In his annual address to Berkshire shareholders, the doyen of the investing world, aged 90, said US capitalism “has worked unbelievably well”.

“This has been a very unusual recession,” Buffett said. “Right now business really is very good in a great many segments of the economy . . . but there are still problems if you’re in a few types of business that have really been decimated.”

He spent the first part of the meeting before opening to questions running shareholders through lists of the 20 most valuable global companies, both in 2021 and in 1989.

“We had a map for the future, an aspirational map that somehow now only 232 years later leaves us with five of the top six companies in the world,” he said. “That’s not an accident and it is not because we were way smarter or way stronger, or anything of the sort.”

But he cautioned that “the world can change in very, very dramatic ways,” as he pointed to the 1989 list, which was dominated by Japanese groups.

The day is a departure from what Berkshire shareholders could expect before the pandemic forced the company to a virtual format. Buffett was joined this year by his longtime business partner and Berkshire vice-chair Charlie Munger, as well as Greg Abel and Ajit Jain, the two men tipped by shareholders as potential successors.

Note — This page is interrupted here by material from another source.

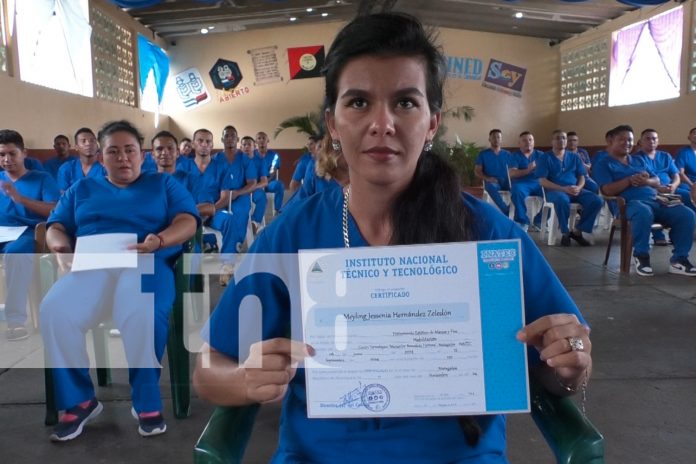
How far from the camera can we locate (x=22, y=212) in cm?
370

The event is expected to remain a restrained affair, without the throngs of investors who descended on Omaha for the annual meeting or the star-studded investor video that in the past has included Bryan Cranston and Aaron Paul of TV’s Breaking Bad and Rainn Wilson as Dwight Schrute from the US version of The Office.

The four men are instead speaking in Los Angeles, where Munger lives, and are slated to take roughly three and a half hours of questions before the board calls the start of the day’s official business.

Investors still have hours to wait before they will hear the outcome on perhaps the day’s most important agenda items: how shareholders have voted on two stockholder proposals that would push Berkshire to disclose its efforts to tackle climate change and diversity and inclusion in the workforce.

Berkshire’s board has advised shareholders to vote down the two proposals, drawing rebukes from some. The California Public Employees’ Retirement System and asset manager Neuberger Berman have said they will withhold votes from several directors up for re-election to the company’s board on Saturday.

Others, including one of the company’s largest shareholders — Norges Bank — have endorsed the two shareholder proposals. The proposals nonetheless face an uphill battle, given the company’s dual-class structure and Buffett’s large holding of its high-vote stock.

Ron Olson, a Berkshire director and partner at law firm Munger Tolles & Olson, told Yahoo Finance on Saturday that he expected that the two proposals would be defeated.

Earlier in the day, the company said it had swung to a profit of $11.7bn, or $7,638 per class A share, from a loss a year earlier of $49.7bn, or $30,653 a share.